AIM OF THE EXERCISE
What's required is a verbatim printout of all the data.

Stored data:
----
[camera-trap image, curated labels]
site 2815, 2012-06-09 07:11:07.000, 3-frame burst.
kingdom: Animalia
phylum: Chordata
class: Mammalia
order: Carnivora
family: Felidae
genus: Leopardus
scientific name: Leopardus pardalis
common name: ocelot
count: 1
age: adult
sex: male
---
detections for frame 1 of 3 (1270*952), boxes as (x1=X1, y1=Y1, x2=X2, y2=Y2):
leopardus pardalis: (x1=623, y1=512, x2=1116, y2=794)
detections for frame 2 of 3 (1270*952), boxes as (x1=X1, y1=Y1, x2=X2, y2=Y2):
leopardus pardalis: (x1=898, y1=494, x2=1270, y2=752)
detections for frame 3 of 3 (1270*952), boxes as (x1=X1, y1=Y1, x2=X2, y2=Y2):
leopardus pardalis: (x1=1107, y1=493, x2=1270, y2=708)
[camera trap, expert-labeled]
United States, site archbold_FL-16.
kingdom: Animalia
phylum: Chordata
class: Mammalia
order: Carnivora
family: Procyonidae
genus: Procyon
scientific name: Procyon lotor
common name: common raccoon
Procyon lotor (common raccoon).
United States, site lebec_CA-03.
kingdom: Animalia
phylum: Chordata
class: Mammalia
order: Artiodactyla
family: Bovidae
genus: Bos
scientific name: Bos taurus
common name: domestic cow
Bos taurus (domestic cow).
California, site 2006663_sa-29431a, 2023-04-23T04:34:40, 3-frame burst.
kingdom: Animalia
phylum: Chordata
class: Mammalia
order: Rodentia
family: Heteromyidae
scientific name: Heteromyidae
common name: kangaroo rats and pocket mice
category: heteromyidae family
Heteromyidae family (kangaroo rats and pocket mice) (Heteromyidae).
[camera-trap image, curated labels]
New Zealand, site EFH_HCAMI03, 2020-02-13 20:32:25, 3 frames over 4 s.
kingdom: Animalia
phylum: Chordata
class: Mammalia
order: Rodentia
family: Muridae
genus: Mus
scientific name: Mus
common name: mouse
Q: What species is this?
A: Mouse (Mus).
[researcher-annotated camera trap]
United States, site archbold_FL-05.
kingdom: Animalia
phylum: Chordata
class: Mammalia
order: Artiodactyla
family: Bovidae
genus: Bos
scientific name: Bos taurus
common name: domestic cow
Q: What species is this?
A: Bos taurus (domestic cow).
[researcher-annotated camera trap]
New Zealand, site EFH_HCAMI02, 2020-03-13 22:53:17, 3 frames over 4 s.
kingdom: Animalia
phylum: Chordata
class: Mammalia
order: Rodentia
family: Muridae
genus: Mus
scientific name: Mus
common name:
----
TASK RESULT
[camera-trap image, curated labels]
site 2815, 2012-06-09 07:11:07.000, 3-frame burst.
kingdom: Animalia
phylum: Chordata
class: Mammalia
order: Carnivora
family: Felidae
genus: Leopardus
scientific name: Leopardus pardalis
common name: ocelot
count: 1
age: adult
sex: male
---
detections for frame 1 of 3 (1270*952), boxes as (x1=X1, y1=Y1, x2=X2, y2=Y2):
leopardus pardalis: (x1=623, y1=512, x2=1116, y2=794)
detections for frame 2 of 3 (1270*952), boxes as (x1=X1, y1=Y1, x2=X2, y2=Y2):
leopardus pardalis: (x1=898, y1=494, x2=1270, y2=752)
detections for frame 3 of 3 (1270*952), boxes as (x1=X1, y1=Y1, x2=X2, y2=Y2):
leopardus pardalis: (x1=1107, y1=493, x2=1270, y2=708)
[camera trap, expert-labeled]
United States, site archbold_FL-16.
kingdom: Animalia
phylum: Chordata
class: Mammalia
order: Carnivora
family: Procyonidae
genus: Procyon
scientific name: Procyon lotor
common name: common raccoon
Procyon lotor (common raccoon).
United States, site lebec_CA-03.
kingdom: Animalia
phylum: Chordata
class: Mammalia
order: Artiodactyla
family: Bovidae
genus: Bos
scientific name: Bos taurus
common name: domestic cow
Bos taurus (domestic cow).
California, site 2006663_sa-29431a, 2023-04-23T04:34:40, 3-frame burst.
kingdom: Animalia
phylum: Chordata
class: Mammalia
order: Rodentia
family: Heteromyidae
scientific name: Heteromyidae
common name: kangaroo rats and pocket mice
category: heteromyidae family
Heteromyidae family (kangaroo rats and pocket mice) (Heteromyidae).
[camera-trap image, curated labels]
New Zealand, site EFH_HCAMI03, 2020-02-13 20:32:25, 3 frames over 4 s.
kingdom: Animalia
phylum: Chordata
class: Mammalia
order: Rodentia
family: Muridae
genus: Mus
scientific name: Mus
common name: mouse
Q: What species is this?
A: Mouse (Mus).
[researcher-annotated camera trap]
United States, site archbold_FL-05.
kingdom: Animalia
phylum: Chordata
class: Mammalia
order: Artiodactyla
family: Bovidae
genus: Bos
scientific name: Bos taurus
common name: domestic cow
Q: What species is this?
A: Bos taurus (domestic cow).
[researcher-annotated camera trap]
New Zealand, site EFH_HCAMI02, 2020-03-13 22:53:17, 3 frames over 4 s.
kingdom: Animalia
phylum: Chordata
class: Mammalia
order: Rodentia
family: Muridae
genus: Mus
scientific name: Mus
common name:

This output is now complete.